--- EXCERPTED PASSAGE ---

Inspired by the work of Nisisako and Hatsuzawa [51], three types of reagents were used in the present experiments—silicone oil (Sigma-Aldrich, density 0.93 g/cm3, kinematic viscosity 10 cSt, USA) as the inner phase, a photocurable solution, a monomer, 1,6-hexanediol diacrylate (HDDA, density 1.02 g/cm3, dynamic viscosity 6.27 mPa s, Ryoji, Korea), with 1.0 wt% photoinitiator 2-hydroxyl-2-methylpropiophenone (Darocur 1173, Nanjing SciChe New Materials Technology Co., Ltd., Nanjing, China) as the middle phase, and the deionized water dissolved with 1.0 wt% sodium dodecyl sulfate (SDS, Shanghai Ekear Biotechnology Co., Ltd., Shanghai, China) and 60% glycerol (Sinopharm Chemical Reagent Co., Ltd., Shanghai, China) as the outer aqueous phase. The interfacial tensions between any two phases were measured at room temperature by a tensiometer (Attension theta, Biolin Scientific Ltd., Finland). The interfacial tension σsw at the silicone oil/water interface is 13.15 mN/m, the interfacial tension σsm at the silicone oil/monomer interface is 1.89 mN/m, and the interfacial tension σmw at the monomer/water interface is 5.53 mN/m.

--- EXTRACTED INFORMATION ---
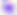
modality: micrograph
identification: Toxoplasma gondii
magnification: 400x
Classify this cell by malaria status.
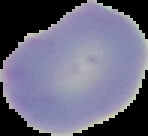

Uninfected.

From a thin blood smear. Image is 148×136 pixels. The area outside the segmented cell region is set to black.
Give the position of every malaria parasite.
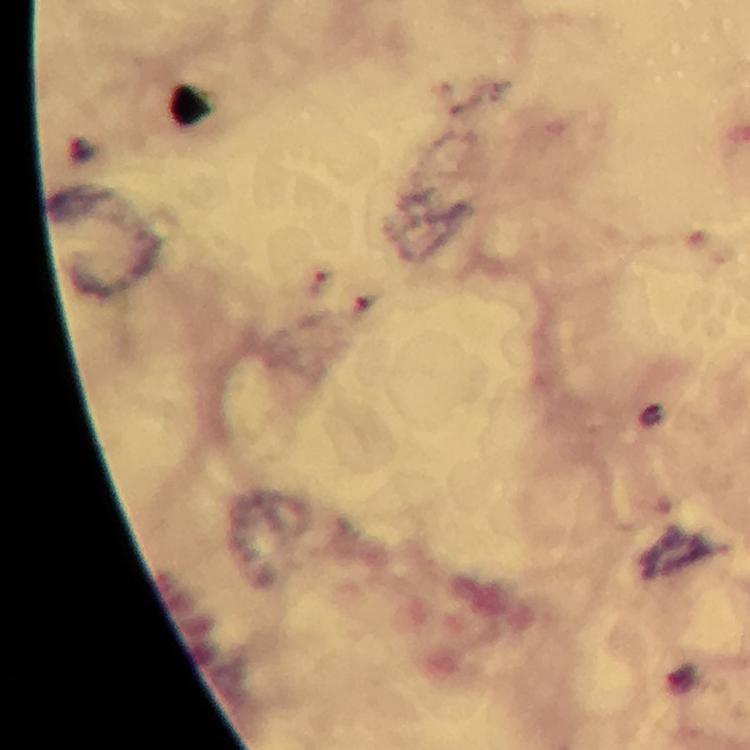

Approximate centers as [x, y] in pixels.
Malaria parasites: [321, 283].

100x magnification. Photographed through the microscope with a smartphone camera. A crop from one field of view. Immersion oil was used. Giemsa-stained preparation. From a malaria diagnostic workup. Thick smear. Image is 750×750 pixels.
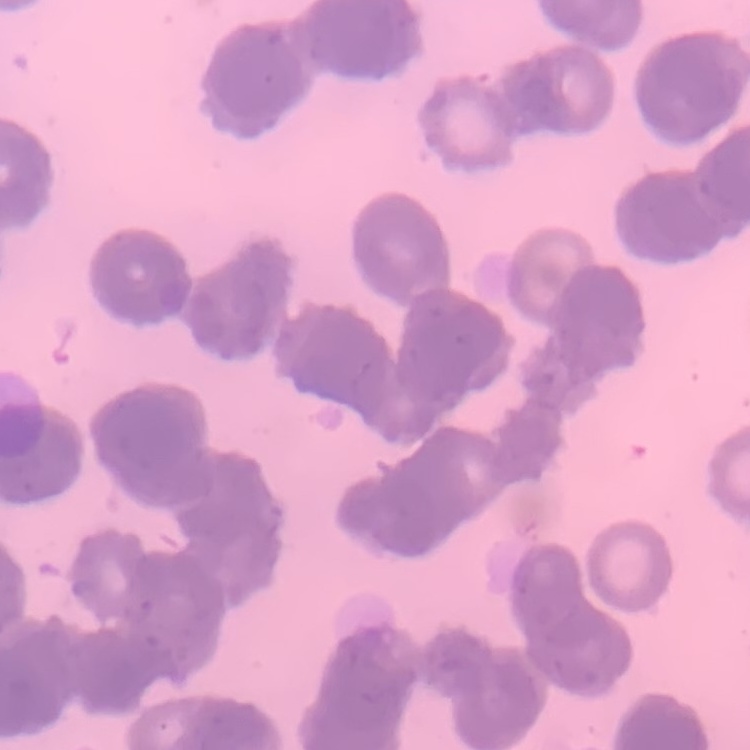
Summary:
  - Red blood cell morphology: rouleaux formation
  - Stain: Field's or Giemsa
  - Preparation: thin blood film
  - Image type: one tile cut from a larger photomicrograph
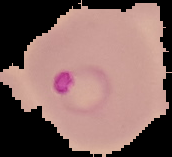

From a thin blood film. Segmented cell region on a black background. Malaria status: parasitized. Image is 172×157 pixels.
Outline every trophozoite.
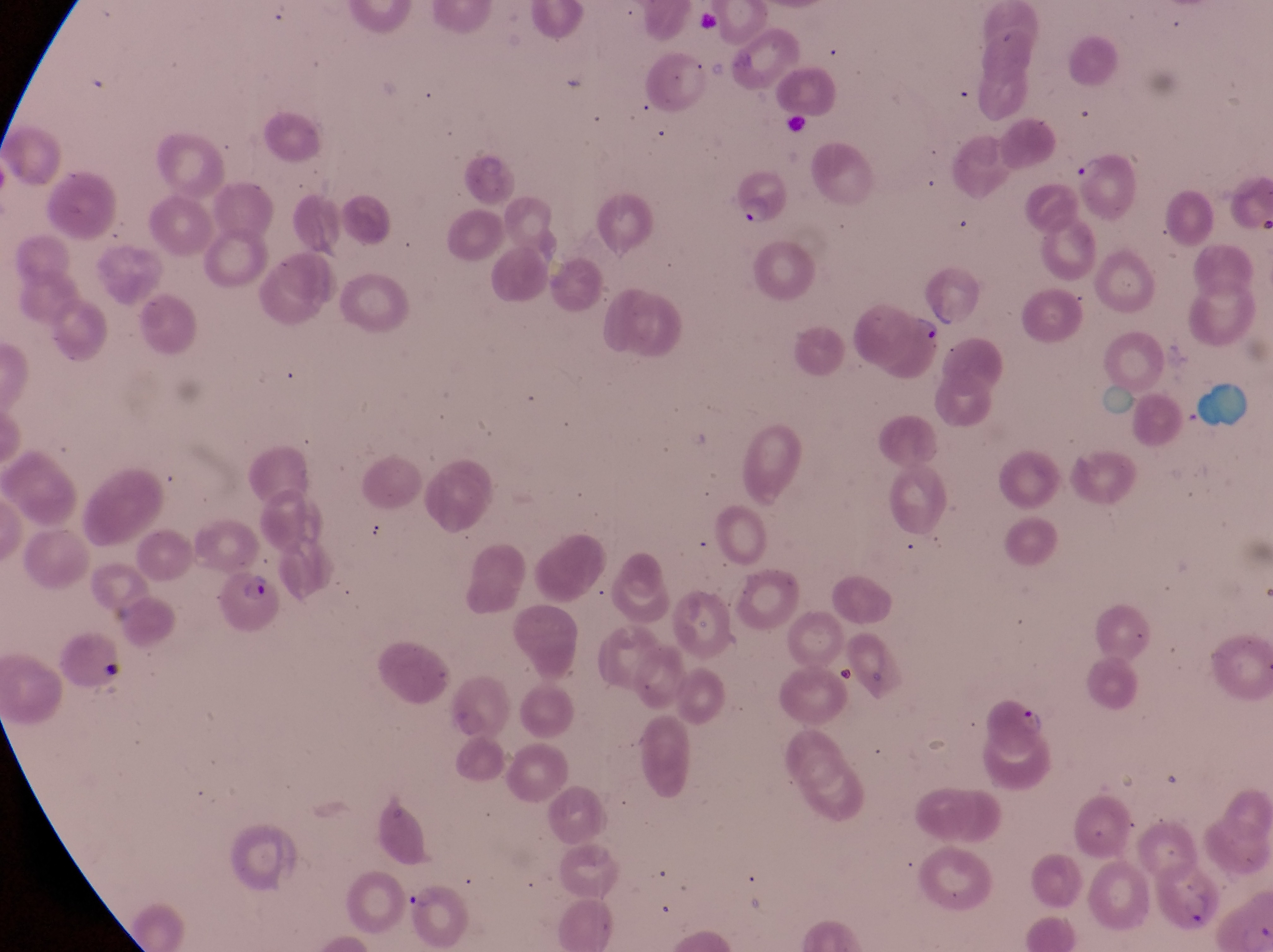
Approximate bounding boxes as [left, top, right, bottom] in pixels.
Trophozoites: [914, 313, 953, 352], [1019, 705, 1051, 740].

Artifact (platelet-like body, stain precipitate, or debris) locations: [781, 110, 814, 138], [100, 658, 126, 677]. Parasitised red blood cell locations: [1068, 150, 1139, 221], [729, 174, 798, 234], [217, 574, 282, 632], [1160, 857, 1220, 929], [402, 878, 476, 952]. Captured by a smartphone held over the eyepiece of an Olympus CX-23 microscope. Magnification of 1000x. Image is 1273×952 pixels. Thin blood smear. Single field of view. Sample from Uganda.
Identify the blood parasite species.
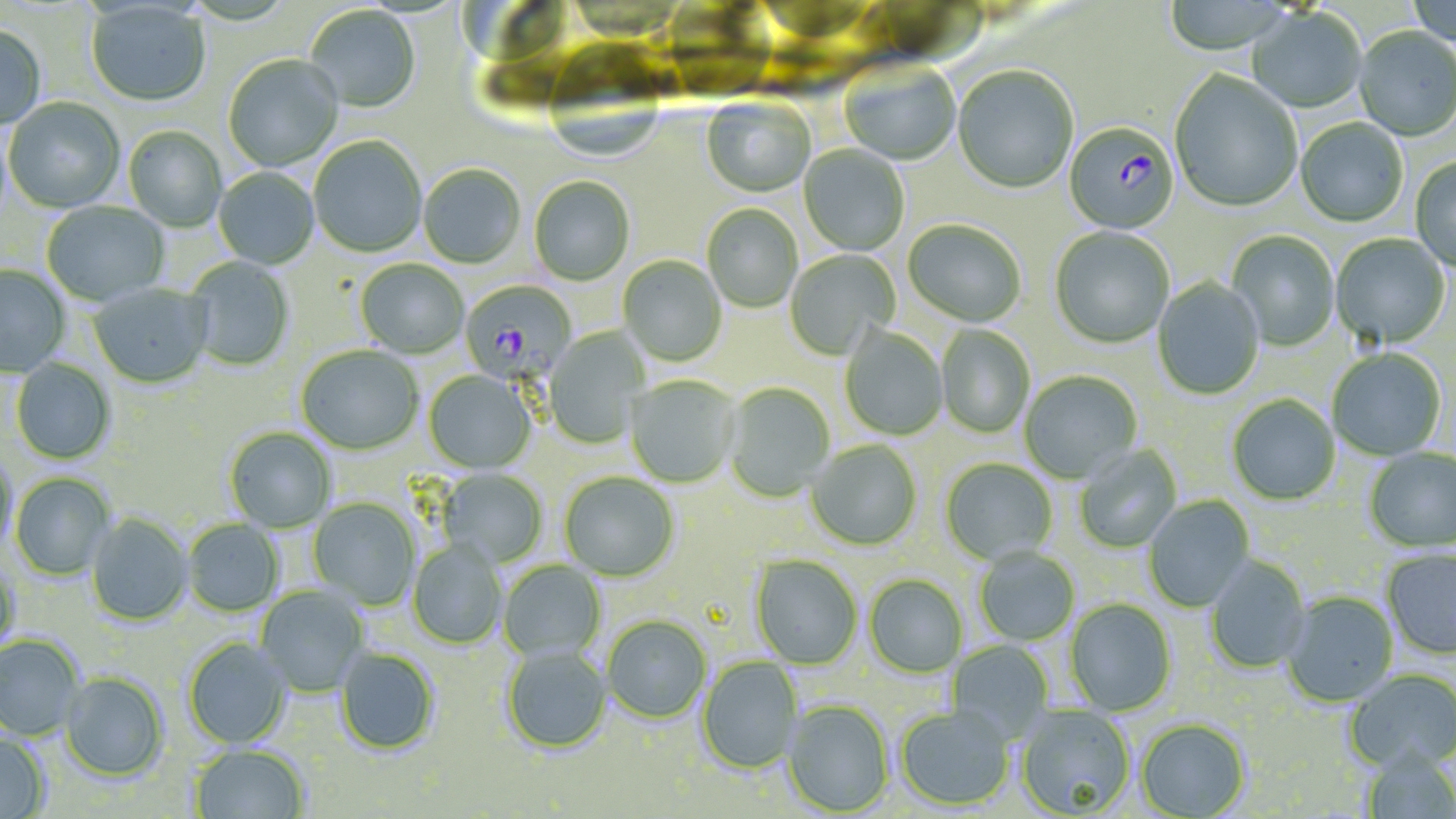
Plasmodium falciparum.

Approximate bounding boxes as (x1, y1, x2, y2) in pixels. Plasmodium falciparum-infected red blood cell locations: (1062, 123, 1180, 236), (460, 281, 576, 386). Uninfected red blood cell locations: (452, 0, 571, 69), (1161, 1, 1294, 57), (1406, 1, 1455, 49), (85, 3, 211, 109), (304, 6, 421, 114), (1246, 8, 1367, 114), (0, 26, 47, 130), (1353, 27, 1456, 143), (540, 41, 666, 157), (223, 55, 344, 172), (840, 62, 962, 166), (952, 66, 1079, 195), (1169, 71, 1303, 214), (701, 98, 815, 197), (3, 99, 126, 214), (1295, 119, 1408, 229), (123, 127, 228, 233), (308, 136, 427, 258), (799, 145, 910, 256), (1410, 157, 1456, 273), (419, 164, 525, 268), (214, 168, 319, 270), (529, 177, 635, 286), (41, 201, 169, 308), (701, 204, 803, 313), (902, 220, 1026, 328), (1049, 228, 1173, 349), (1227, 231, 1340, 352), (1331, 234, 1450, 349), (784, 249, 899, 360), (617, 255, 727, 367), (183, 257, 295, 371), (355, 260, 469, 360), (0, 266, 71, 378), (1152, 278, 1265, 400), (87, 283, 212, 388), (935, 325, 1035, 438), (839, 326, 947, 441), (544, 328, 649, 449), (296, 346, 423, 455), (1327, 349, 1446, 461), (10, 359, 116, 465), (424, 370, 536, 474), (1019, 371, 1142, 484), (625, 376, 742, 488), (723, 383, 836, 503), (1226, 394, 1340, 506), (224, 427, 336, 533), (807, 440, 922, 551), (1073, 444, 1182, 553), (1364, 448, 1456, 552), (0, 449, 18, 558), (940, 458, 1058, 565), (437, 468, 547, 568), (10, 472, 116, 580), (559, 472, 680, 582), (1143, 496, 1255, 612), (308, 497, 420, 609), (86, 514, 193, 627), (183, 519, 284, 617), (408, 541, 508, 650), (973, 547, 1080, 646), (1381, 548, 1456, 660), (749, 555, 862, 669), (1204, 555, 1311, 674), (0, 557, 23, 655), (498, 560, 606, 662), (864, 574, 967, 678), (255, 587, 369, 696), (1281, 591, 1399, 707), (1064, 598, 1176, 716), (602, 615, 711, 724), (0, 634, 84, 741), (184, 639, 292, 749), (946, 640, 1054, 743), (500, 645, 611, 753), (335, 648, 440, 755), (696, 657, 803, 773), (1343, 668, 1456, 772), (59, 672, 169, 782), (782, 699, 894, 816), (1015, 704, 1136, 817), (894, 705, 1014, 810), (1136, 718, 1250, 818), (0, 730, 50, 819), (189, 744, 309, 819), (1360, 745, 1456, 818). 1000x magnification. Thin blood smear. Image is 1456×819 pixels. One field of a larger specimen. May-Grünwald-Giemsa stain. Light microscopy.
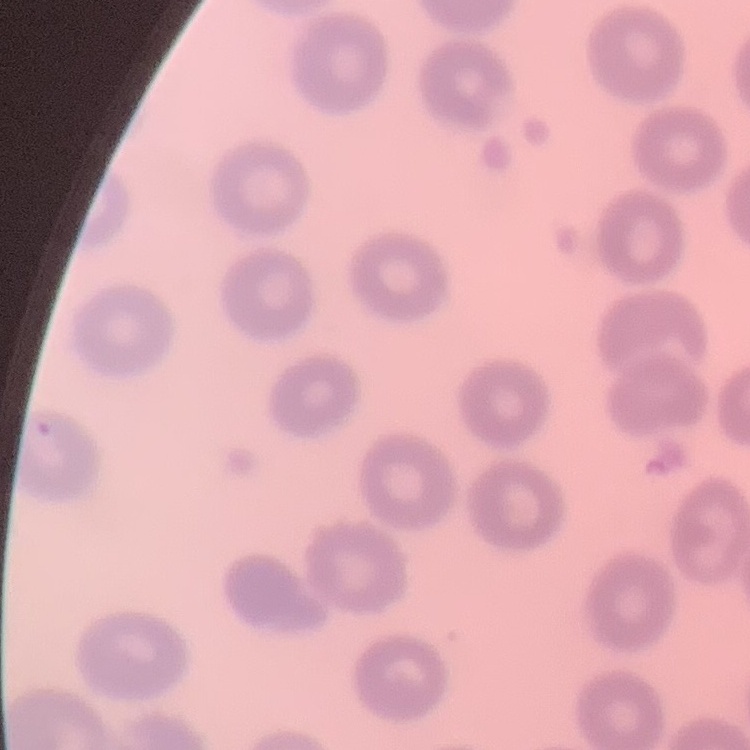
red_blood_cell_morphology: no rouleaux formation
image_type: square crop of a larger photomicrograph
stain: Field's or Giemsa
preparation: thin blood film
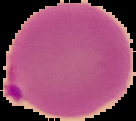

Summary:
  - Malaria status: parasitized
  - Image type: segmented cell region with the area outside set to black
  - Preparation: thin blood film
  - Image size: 136×121 pixels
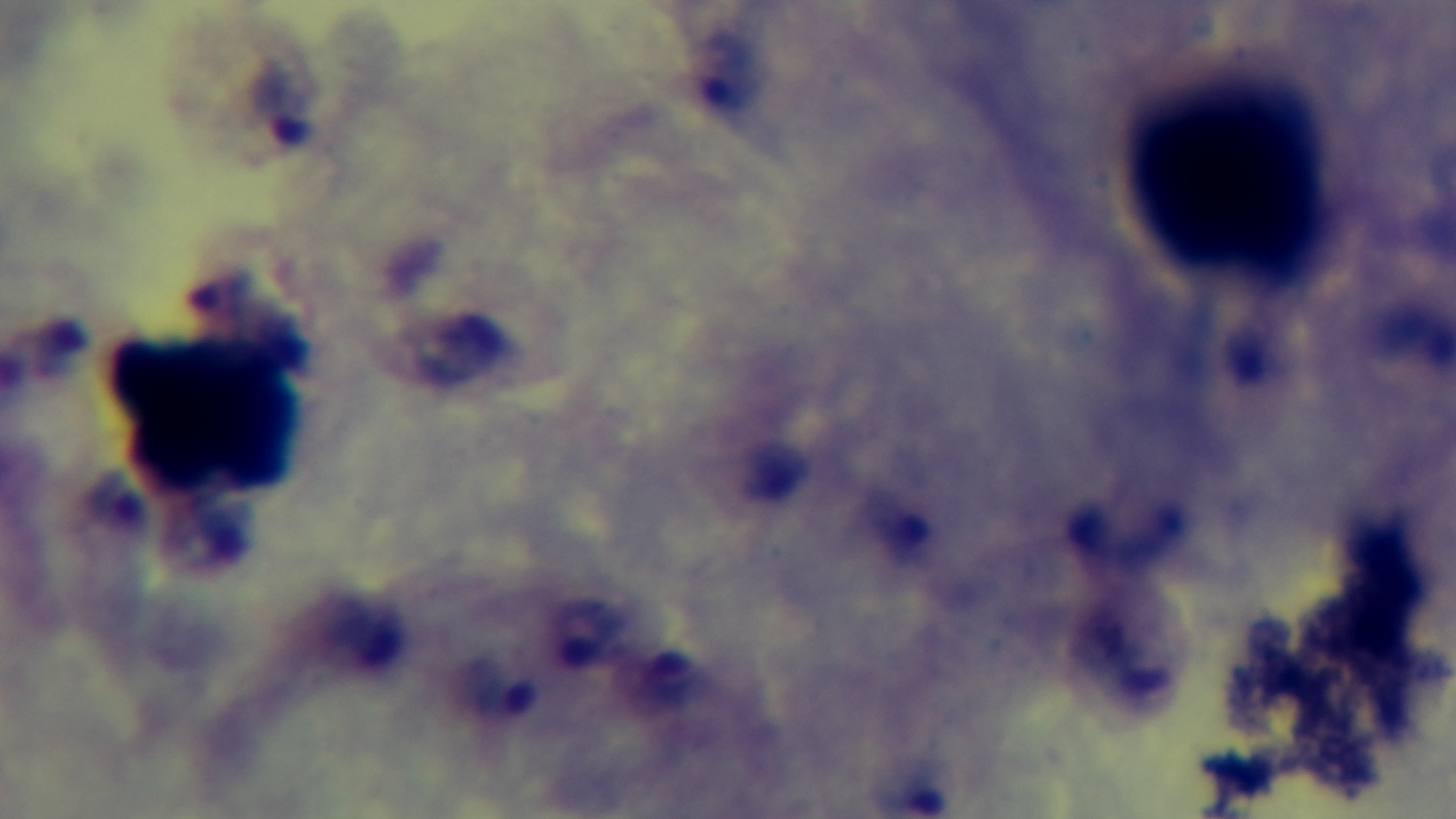
Summary:
  - Objective: 100x oil immersion
  - Stain: Giemsa
  - Malaria status: infected
  - Modality: light microscopy
  - Capture: mounted 4K digital camera
  - Preparation: thick blood film
  - Field of view: single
Identify the parasite.
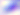
This is Toxoplasma gondii.

Summary:
  - Magnification: 400x
  - Modality: photomicrograph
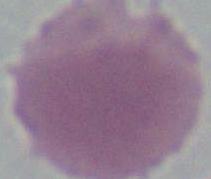

Summary:
  - Identification: erythrocyte
  - Magnification: 1000x
  - Modality: micrograph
Classify this cell by malaria status.
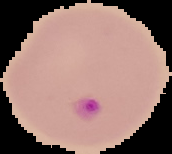

Parasitized.

image type = segmented cell region with the area outside set to black
image size = 172×154 pixels
preparation = thin blood smear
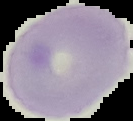
From a thin blood smear. Image is 133×121 pixels. The area outside the segmented cell region is set to black. Result: no malaria parasites detected.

--- WORK TO DO ---
a. In the reagents passage, what is the measured interfacial tension at the silicone oil/water interface?
b. Extract everything from the row line containing "image type = segmented" down to the end of the rows, keeping each line unchanged and leaving out the pictures.

--- WRITTEN ANSWERS ---
a. 13.15 mN/m

b.
image type = segmented cell region with the area outside set to black
image size = 172×154 pixels
preparation = thin blood smear
From a thin blood smear. Image is 133×121 pixels. The area outside the segmented cell region is set to black. Result: no malaria parasites detected.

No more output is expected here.